The upper reservoir for the power station is created by the Kamihikawa Dam at which is a 87 m tall and 494 m long rock-fill embankment type. It has a fill volume of 4110000 m3. The upper reservoir's capacity is 11470000 m3 of which 8300000 m3 is active (or "useful) for power generation.
The lower reservoir is formed by the Kazunogawa Dam (葛野川ダム), which uses water from the Sagami River system.
The Kazunogawa Dam is 105.2 m tall and 263.5 m long roller-compacted concrete gravity dam. It has a structural volume of 622000 m3. The lower reservoir's capacity is 11500000 m3 of which 8300000 m3 is active (or "useful) for pumping into the upper reservoir.

When energy demand is high, water from the upper reservoir is released down to the underground power station via a single 3.3 km long headrace tunnel which splits into two 1.8 km tunnels before each separate into two 620 m long penstocks. Each penstock feeds a single reversible 400 MW Francis turbine-generator with water before it is released into a 3.3 km long tailrace tunnel which discharges into the lower reservoir. When energy demand is low and therefore inexpensive, the turbines reverse into pumps and send water from the lower reservoir back to the upper reservoir. The process is repeated when necessary to help balance electricity loads. The difference in elevation between the upper and lower reservoirs affords an effective hydraulic head of 714 m and maximum of 779 m.

• Required work:
A) List every tunnel or conduit that carries water from the upper reservoir to the lower reservoir in the power station passage, in order, with the length given for each.
B) Rewrite the paragraph of the power station passage that begins "The Kazunogawa Dam is 105.2 m tall" as a short list that keeps its main facts.
C) Please set down the part of the power station passage starting at "The Kazunogawa Dam is" and ending at "into the upper reservoir.".

• Data listing:
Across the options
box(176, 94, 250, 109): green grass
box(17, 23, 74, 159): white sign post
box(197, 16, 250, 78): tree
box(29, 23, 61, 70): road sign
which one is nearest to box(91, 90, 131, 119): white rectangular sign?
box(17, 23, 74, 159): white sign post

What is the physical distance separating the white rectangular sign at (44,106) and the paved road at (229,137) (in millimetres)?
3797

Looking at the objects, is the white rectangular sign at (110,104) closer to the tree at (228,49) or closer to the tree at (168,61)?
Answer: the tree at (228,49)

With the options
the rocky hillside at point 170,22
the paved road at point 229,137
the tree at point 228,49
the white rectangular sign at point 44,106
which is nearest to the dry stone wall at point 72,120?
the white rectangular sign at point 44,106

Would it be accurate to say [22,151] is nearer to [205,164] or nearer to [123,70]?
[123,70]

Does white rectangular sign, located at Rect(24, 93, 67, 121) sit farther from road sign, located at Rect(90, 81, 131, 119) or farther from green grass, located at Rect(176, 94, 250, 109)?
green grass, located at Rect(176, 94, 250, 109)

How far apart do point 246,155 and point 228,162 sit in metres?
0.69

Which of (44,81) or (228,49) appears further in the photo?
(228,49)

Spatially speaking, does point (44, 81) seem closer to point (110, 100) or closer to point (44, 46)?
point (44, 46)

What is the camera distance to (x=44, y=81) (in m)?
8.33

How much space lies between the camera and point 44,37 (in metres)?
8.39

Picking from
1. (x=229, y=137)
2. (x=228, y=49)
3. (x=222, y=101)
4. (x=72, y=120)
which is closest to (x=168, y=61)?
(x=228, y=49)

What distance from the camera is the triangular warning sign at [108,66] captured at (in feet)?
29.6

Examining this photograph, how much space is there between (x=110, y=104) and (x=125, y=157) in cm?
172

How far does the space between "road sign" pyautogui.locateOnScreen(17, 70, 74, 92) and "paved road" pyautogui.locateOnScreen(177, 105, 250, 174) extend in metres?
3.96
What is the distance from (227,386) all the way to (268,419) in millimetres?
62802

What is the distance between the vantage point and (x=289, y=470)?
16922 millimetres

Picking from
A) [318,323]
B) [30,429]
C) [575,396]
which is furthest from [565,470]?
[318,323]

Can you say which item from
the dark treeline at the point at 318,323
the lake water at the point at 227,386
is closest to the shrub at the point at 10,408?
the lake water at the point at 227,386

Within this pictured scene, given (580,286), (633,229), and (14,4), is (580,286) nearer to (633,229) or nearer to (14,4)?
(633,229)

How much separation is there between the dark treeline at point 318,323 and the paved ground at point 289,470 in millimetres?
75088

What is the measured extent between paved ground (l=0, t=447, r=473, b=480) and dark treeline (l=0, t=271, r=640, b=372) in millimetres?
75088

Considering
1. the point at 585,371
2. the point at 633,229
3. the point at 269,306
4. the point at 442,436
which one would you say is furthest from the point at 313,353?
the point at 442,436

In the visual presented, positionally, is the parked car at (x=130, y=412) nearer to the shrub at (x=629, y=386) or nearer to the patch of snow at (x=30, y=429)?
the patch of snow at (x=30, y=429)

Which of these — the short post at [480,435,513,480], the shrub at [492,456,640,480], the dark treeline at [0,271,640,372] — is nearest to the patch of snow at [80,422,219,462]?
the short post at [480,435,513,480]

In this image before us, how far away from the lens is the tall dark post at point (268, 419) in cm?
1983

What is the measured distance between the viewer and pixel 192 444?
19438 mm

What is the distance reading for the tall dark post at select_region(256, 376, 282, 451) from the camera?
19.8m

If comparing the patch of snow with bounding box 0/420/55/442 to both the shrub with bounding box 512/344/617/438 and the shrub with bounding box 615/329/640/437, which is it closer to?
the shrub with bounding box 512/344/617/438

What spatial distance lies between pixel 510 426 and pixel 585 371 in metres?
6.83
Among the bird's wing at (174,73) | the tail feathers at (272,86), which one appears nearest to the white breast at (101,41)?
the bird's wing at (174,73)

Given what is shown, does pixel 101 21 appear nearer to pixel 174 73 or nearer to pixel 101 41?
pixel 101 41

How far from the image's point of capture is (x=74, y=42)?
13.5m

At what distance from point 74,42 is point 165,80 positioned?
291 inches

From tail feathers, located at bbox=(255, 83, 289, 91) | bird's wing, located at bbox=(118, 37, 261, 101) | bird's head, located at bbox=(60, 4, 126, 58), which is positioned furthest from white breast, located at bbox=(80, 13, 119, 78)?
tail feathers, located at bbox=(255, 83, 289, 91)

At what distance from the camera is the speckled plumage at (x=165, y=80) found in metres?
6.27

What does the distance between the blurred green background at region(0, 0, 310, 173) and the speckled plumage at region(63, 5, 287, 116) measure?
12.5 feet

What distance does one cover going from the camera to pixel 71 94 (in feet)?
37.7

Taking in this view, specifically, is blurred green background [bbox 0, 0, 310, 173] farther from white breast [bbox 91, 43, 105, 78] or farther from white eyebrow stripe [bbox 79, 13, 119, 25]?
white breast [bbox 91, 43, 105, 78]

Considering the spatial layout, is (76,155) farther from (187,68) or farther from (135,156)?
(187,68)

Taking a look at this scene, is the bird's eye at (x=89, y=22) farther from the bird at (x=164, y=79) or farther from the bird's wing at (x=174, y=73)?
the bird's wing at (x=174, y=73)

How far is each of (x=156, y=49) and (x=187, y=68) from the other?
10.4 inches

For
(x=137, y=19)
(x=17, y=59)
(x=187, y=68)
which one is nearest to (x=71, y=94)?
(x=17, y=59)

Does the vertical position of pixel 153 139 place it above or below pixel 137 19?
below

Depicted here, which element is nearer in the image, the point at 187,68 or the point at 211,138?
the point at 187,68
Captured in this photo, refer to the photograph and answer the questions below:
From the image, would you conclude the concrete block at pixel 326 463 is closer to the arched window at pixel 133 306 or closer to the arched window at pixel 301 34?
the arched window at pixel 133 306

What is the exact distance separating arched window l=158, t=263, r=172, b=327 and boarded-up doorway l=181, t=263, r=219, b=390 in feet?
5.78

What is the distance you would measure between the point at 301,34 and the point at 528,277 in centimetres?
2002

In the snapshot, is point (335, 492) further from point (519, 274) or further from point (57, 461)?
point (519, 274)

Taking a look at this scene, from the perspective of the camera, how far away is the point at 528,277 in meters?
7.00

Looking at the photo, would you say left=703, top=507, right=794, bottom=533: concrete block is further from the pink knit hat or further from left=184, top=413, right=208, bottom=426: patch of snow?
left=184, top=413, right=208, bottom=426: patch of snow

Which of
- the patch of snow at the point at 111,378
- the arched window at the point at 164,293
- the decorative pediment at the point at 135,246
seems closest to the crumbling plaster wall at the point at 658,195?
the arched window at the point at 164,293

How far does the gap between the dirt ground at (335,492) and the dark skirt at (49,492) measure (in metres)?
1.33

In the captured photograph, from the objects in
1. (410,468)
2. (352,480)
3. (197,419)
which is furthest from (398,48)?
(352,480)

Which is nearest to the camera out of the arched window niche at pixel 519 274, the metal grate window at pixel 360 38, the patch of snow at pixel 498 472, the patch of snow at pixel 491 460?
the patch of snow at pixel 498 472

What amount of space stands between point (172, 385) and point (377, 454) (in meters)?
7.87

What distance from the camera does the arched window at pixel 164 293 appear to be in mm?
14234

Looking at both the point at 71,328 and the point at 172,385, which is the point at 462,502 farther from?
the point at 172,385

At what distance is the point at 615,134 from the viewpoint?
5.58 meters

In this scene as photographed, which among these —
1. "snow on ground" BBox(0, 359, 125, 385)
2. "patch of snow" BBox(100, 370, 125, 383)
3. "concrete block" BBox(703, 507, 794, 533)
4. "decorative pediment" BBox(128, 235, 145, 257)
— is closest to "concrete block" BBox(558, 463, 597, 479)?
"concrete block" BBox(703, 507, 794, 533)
---
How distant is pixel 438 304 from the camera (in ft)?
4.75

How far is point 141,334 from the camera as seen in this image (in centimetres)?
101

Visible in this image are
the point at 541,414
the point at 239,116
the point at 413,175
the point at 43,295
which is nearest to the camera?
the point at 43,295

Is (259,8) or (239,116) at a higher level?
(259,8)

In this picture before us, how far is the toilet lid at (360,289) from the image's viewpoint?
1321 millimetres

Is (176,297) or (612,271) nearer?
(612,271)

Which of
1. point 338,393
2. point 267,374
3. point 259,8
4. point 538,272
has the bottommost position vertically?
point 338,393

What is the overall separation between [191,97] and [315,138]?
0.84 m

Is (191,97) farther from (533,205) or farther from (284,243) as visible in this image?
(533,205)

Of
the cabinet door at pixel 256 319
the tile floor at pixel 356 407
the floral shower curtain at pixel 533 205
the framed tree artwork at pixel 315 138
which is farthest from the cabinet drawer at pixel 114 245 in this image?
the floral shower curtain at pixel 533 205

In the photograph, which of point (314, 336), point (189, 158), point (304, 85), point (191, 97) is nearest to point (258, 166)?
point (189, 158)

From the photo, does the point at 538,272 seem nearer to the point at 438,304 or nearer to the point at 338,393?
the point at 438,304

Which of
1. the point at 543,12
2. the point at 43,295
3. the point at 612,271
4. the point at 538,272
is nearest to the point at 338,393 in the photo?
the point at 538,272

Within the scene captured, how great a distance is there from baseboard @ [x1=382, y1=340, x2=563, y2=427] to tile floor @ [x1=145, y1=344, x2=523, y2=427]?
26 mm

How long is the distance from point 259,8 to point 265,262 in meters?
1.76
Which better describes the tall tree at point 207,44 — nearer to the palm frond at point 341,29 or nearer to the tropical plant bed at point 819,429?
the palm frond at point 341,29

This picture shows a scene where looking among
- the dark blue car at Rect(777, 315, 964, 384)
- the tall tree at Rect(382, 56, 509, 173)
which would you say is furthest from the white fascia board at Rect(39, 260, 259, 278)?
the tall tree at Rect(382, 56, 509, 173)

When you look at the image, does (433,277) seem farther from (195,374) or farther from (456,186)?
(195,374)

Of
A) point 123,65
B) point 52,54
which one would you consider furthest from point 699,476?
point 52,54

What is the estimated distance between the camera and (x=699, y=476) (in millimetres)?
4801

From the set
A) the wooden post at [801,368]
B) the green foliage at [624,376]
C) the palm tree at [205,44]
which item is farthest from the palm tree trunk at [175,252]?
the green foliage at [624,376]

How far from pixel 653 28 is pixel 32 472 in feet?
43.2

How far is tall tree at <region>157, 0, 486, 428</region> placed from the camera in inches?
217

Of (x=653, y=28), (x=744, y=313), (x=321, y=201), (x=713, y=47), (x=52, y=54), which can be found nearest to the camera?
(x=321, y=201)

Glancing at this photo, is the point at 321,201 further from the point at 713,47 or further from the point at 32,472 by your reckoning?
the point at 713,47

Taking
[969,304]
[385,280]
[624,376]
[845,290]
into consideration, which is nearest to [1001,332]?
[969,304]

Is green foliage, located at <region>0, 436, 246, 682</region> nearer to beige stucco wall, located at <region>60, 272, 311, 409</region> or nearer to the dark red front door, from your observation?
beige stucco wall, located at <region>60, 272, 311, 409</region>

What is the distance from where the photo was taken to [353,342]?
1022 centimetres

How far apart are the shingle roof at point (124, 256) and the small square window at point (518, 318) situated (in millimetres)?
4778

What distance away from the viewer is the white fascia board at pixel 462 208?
==
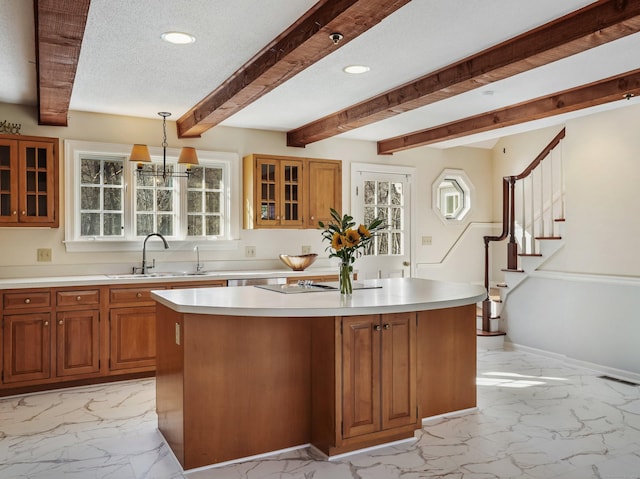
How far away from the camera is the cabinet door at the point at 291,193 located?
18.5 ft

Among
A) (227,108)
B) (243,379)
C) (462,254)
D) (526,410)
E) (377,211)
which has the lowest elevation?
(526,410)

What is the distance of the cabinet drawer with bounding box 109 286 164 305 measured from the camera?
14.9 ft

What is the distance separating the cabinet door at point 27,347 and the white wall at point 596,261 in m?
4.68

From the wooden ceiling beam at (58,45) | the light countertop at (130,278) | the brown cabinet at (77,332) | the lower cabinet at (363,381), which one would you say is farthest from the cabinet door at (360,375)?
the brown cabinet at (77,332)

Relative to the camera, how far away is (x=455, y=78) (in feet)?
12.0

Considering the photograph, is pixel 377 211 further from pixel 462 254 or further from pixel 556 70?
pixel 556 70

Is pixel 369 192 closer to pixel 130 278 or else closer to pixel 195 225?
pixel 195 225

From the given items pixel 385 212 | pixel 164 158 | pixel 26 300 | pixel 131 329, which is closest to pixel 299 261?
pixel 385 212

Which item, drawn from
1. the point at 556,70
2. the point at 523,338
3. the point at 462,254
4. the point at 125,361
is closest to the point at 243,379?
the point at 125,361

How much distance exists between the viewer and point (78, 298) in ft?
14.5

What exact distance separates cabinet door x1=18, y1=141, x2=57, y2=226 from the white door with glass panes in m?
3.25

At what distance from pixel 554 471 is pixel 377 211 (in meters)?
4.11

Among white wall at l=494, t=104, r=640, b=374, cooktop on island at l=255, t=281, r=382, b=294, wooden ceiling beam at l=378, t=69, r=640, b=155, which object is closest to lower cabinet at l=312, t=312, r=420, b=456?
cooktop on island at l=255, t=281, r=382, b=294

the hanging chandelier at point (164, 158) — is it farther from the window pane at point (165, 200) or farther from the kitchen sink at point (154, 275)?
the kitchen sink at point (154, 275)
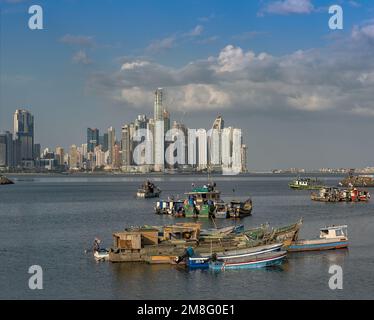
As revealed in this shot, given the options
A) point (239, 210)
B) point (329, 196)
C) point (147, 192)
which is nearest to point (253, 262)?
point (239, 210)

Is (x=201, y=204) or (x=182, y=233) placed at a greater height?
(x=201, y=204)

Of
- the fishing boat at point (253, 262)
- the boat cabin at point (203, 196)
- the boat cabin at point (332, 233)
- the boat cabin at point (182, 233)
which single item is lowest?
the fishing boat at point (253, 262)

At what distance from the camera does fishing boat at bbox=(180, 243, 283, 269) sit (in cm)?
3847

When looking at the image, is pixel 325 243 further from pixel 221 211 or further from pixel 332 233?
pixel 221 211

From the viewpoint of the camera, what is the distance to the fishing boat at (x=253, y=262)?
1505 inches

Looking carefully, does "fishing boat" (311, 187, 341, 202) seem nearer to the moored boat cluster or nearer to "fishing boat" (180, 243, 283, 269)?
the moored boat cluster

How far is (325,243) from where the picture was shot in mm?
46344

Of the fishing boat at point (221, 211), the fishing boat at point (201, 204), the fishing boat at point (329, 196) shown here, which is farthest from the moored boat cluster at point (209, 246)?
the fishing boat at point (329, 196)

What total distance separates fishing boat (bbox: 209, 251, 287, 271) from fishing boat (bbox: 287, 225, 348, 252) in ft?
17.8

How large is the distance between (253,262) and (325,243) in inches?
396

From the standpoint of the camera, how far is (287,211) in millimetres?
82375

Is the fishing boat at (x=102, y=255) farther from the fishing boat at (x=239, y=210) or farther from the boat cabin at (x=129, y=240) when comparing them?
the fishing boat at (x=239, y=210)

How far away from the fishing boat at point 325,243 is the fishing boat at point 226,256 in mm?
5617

• Solved problems:
A)
- Headrace tunnel: 3.3 km (one tunnel)
- Branch tunnels: 1.8 km (two tunnels split from the headrace)
- Penstocks: 620 m (four penstocks, two from each branch tunnel)
- Tailrace tunnel: 3.3 km

B)
- Type: roller-compacted concrete gravity dam
- Height: 105.2 m
- Length: 263.5 m
- Structural volume: 622,000 m3
- Lower reservoir capacity: 11,500,000 m3
- Active capacity for pumping to the upper reservoir: 8,300,000 m3

C)
The Kazunogawa Dam is 105.2 m tall and 263.5 m long roller-compacted concrete gravity dam. It has a structural volume of 622000 m3. The lower reservoir's capacity is 11500000 m3 of which 8300000 m3 is active (or "useful) for pumping into the upper reservoir.